● Your instructions: Can you turn every line of the items below into a Markdown table with the columns Row and Line, numbering the rows and leaving out blank lines and the pictures?

[Extracted records]

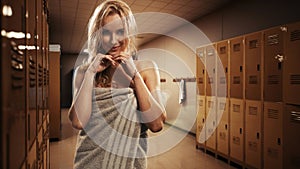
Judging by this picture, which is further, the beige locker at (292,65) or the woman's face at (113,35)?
the beige locker at (292,65)

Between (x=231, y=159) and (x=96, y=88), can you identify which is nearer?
(x=96, y=88)

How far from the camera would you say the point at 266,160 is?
294cm

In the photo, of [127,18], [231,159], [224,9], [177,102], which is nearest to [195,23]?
[224,9]

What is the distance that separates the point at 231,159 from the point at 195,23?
3376 millimetres

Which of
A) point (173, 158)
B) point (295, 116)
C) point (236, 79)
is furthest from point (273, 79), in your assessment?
point (173, 158)

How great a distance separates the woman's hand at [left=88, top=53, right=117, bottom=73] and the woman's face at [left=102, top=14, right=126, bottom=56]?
0.02 meters

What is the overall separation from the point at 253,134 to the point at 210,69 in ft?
4.64

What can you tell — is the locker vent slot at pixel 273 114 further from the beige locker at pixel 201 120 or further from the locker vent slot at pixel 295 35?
the beige locker at pixel 201 120

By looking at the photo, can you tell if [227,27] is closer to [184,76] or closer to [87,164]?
[184,76]

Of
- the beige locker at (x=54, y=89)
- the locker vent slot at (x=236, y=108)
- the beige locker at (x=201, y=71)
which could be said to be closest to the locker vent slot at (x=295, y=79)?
the locker vent slot at (x=236, y=108)

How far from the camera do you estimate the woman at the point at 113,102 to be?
25.3 inches

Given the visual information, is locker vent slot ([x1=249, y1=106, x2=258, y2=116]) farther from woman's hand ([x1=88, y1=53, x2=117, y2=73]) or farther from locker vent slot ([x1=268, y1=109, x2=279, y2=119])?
woman's hand ([x1=88, y1=53, x2=117, y2=73])

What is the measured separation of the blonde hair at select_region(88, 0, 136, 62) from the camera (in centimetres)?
66

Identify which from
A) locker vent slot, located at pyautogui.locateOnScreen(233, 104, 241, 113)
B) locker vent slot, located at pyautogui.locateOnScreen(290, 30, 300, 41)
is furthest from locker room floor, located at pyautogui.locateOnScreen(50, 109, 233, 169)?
locker vent slot, located at pyautogui.locateOnScreen(290, 30, 300, 41)
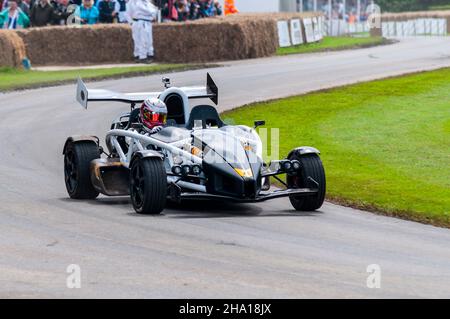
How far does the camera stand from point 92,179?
51.8 ft

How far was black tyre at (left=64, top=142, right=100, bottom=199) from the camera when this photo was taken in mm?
15938

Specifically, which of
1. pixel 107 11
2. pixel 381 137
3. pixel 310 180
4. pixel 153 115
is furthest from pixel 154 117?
pixel 107 11

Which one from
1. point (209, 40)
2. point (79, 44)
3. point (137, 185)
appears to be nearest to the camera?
point (137, 185)

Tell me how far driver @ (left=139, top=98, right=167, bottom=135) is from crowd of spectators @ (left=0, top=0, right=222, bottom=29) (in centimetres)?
2069

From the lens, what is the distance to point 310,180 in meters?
14.6

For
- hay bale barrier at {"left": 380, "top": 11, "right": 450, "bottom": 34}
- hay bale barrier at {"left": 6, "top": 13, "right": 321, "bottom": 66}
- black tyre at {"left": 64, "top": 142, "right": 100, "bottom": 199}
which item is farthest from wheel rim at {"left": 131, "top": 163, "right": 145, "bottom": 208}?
hay bale barrier at {"left": 380, "top": 11, "right": 450, "bottom": 34}

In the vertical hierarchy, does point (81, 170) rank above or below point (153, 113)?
below

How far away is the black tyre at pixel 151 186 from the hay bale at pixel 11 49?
20.2 metres

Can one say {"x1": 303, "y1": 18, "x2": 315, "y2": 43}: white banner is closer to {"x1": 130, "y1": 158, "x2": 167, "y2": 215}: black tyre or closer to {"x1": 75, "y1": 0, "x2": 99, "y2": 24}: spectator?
{"x1": 75, "y1": 0, "x2": 99, "y2": 24}: spectator

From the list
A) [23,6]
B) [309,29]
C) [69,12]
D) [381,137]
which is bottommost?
[381,137]

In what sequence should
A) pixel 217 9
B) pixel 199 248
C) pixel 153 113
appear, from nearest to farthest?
pixel 199 248
pixel 153 113
pixel 217 9

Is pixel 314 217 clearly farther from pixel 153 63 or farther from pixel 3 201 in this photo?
pixel 153 63

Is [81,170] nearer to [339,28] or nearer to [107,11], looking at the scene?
[107,11]

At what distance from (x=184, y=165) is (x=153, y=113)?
1.63m
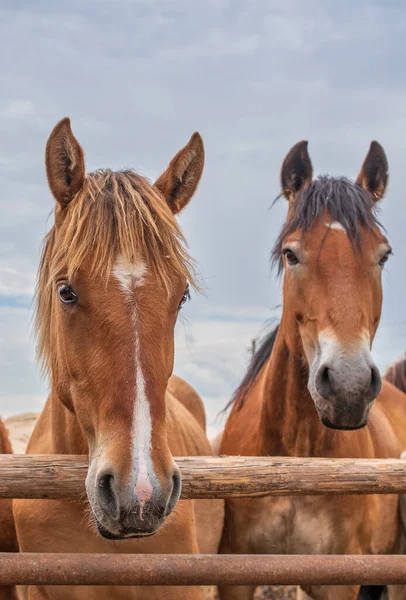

● Task solution:
| Row | Line |
|---|---|
| 1 | Judging by this picture, which is further, the beige locker at (292,65) or the woman's face at (113,35)? |
| 2 | the beige locker at (292,65) |
| 3 | Between (x=231, y=159) and (x=96, y=88), can you identify which is nearer? |
| 4 | (x=96, y=88) |
| 5 | How far from the camera would you say the point at 266,160 is? |
| 6 | 294cm |
| 7 | In the photo, of [127,18], [231,159], [224,9], [177,102], which is nearest to [195,23]? |
| 8 | [224,9] |
| 9 | What is the distance that separates the point at 231,159 from the point at 195,23? |
| 10 | 3376 millimetres |
| 11 | Which of |
| 12 | A) point (173, 158) |
| 13 | B) point (295, 116) |
| 14 | C) point (236, 79) |
| 15 | is furthest from point (273, 79), in your assessment? |
| 16 | point (173, 158) |
| 17 | How great a distance separates the woman's hand at [left=88, top=53, right=117, bottom=73] and the woman's face at [left=102, top=14, right=126, bottom=56]? |
| 18 | 0.02 meters |
| 19 | What is the overall separation from the point at 253,134 to the point at 210,69 in ft? |
| 20 | 4.64 |
| 21 | What can you tell — is the locker vent slot at pixel 273 114 further from the beige locker at pixel 201 120 or further from the locker vent slot at pixel 295 35? |
| 22 | the beige locker at pixel 201 120 |
| 23 | By looking at the photo, can you tell if [227,27] is closer to [184,76] or closer to [87,164]? |
| 24 | [184,76] |
| 25 | Of |
| 26 | - the beige locker at (x=54, y=89) |
| 27 | - the locker vent slot at (x=236, y=108) |
| 28 | - the beige locker at (x=201, y=71) |
| 29 | which could be said to be closest to the locker vent slot at (x=295, y=79)? |
| 30 | the locker vent slot at (x=236, y=108) |
| 31 | How far from the camera do you estimate the woman at the point at 113,102 to be? |
| 32 | 25.3 inches |
| 33 | Given the visual information, is locker vent slot ([x1=249, y1=106, x2=258, y2=116]) farther from woman's hand ([x1=88, y1=53, x2=117, y2=73]) or farther from locker vent slot ([x1=268, y1=109, x2=279, y2=119])? |
| 34 | woman's hand ([x1=88, y1=53, x2=117, y2=73]) |
| 35 | What is the measured separation of the blonde hair at select_region(88, 0, 136, 62) from the camera (in centimetres)? |
| 36 | 66 |
| 37 | Identify which from |
| 38 | A) locker vent slot, located at pyautogui.locateOnScreen(233, 104, 241, 113) |
| 39 | B) locker vent slot, located at pyautogui.locateOnScreen(290, 30, 300, 41) |
| 40 | is furthest from locker room floor, located at pyautogui.locateOnScreen(50, 109, 233, 169)? |
| 41 | locker vent slot, located at pyautogui.locateOnScreen(290, 30, 300, 41) |
| 42 | How far does the camera stand from point 92,179? |
| 43 | 51.8 ft |
| 44 | How far was black tyre at (left=64, top=142, right=100, bottom=199) from the camera when this photo was taken in mm? |
| 45 | 15938 |
| 46 | Specifically, which of |
| 47 | 1. pixel 107 11 |
| 48 | 2. pixel 381 137 |
| 49 | 3. pixel 310 180 |
| 50 | 4. pixel 153 115 |
| 51 | is furthest from pixel 154 117? |
| 52 | pixel 107 11 |
| 53 | Which one from |
| 54 | 1. point (209, 40) |
| 55 | 2. point (79, 44) |
| 56 | 3. point (137, 185) |
| 57 | appears to be nearest to the camera? |
| 58 | point (137, 185) |
| 59 | Tell me how far driver @ (left=139, top=98, right=167, bottom=135) is from crowd of spectators @ (left=0, top=0, right=222, bottom=29) (in centimetres)? |
| 60 | 2069 |
| 61 | From the lens, what is the distance to point 310,180 in meters? |
| 62 | 14.6 |
| 63 | For |
| 64 | - hay bale barrier at {"left": 380, "top": 11, "right": 450, "bottom": 34} |
| 65 | - hay bale barrier at {"left": 6, "top": 13, "right": 321, "bottom": 66} |
| 66 | - black tyre at {"left": 64, "top": 142, "right": 100, "bottom": 199} |
| 67 | which item is farthest from wheel rim at {"left": 131, "top": 163, "right": 145, "bottom": 208}? |
| 68 | hay bale barrier at {"left": 380, "top": 11, "right": 450, "bottom": 34} |
| 69 | In the vertical hierarchy, does point (81, 170) rank above or below point (153, 113)? |
| 70 | below |
| 71 | How far away is the black tyre at pixel 151 186 from the hay bale at pixel 11 49? |
| 72 | 20.2 metres |
| 73 | Can one say {"x1": 303, "y1": 18, "x2": 315, "y2": 43}: white banner is closer to {"x1": 130, "y1": 158, "x2": 167, "y2": 215}: black tyre or closer to {"x1": 75, "y1": 0, "x2": 99, "y2": 24}: spectator? |
| 74 | {"x1": 75, "y1": 0, "x2": 99, "y2": 24}: spectator |
| 75 | From the list |
| 76 | A) [23,6] |
| 77 | B) [309,29] |
| 78 | C) [69,12] |
| 79 | D) [381,137] |
| 80 | which is bottommost? |
| 81 | [381,137] |
| 82 | In what sequence should |
| 83 | A) pixel 217 9 |
| 84 | B) pixel 199 248 |
| 85 | C) pixel 153 113 |
| 86 | appear, from nearest to farthest? |
| 87 | pixel 199 248 |
| 88 | pixel 153 113 |
| 89 | pixel 217 9 |
| 90 | Is pixel 314 217 clearly farther from pixel 153 63 or farther from pixel 3 201 in this photo? |
| 91 | pixel 153 63 |
| 92 | Is [81,170] nearer to [339,28] or nearer to [107,11], looking at the scene? |
| 93 | [107,11] |
| 94 | At what distance from (x=184, y=165) is (x=153, y=113)? |
| 95 | 1.63m |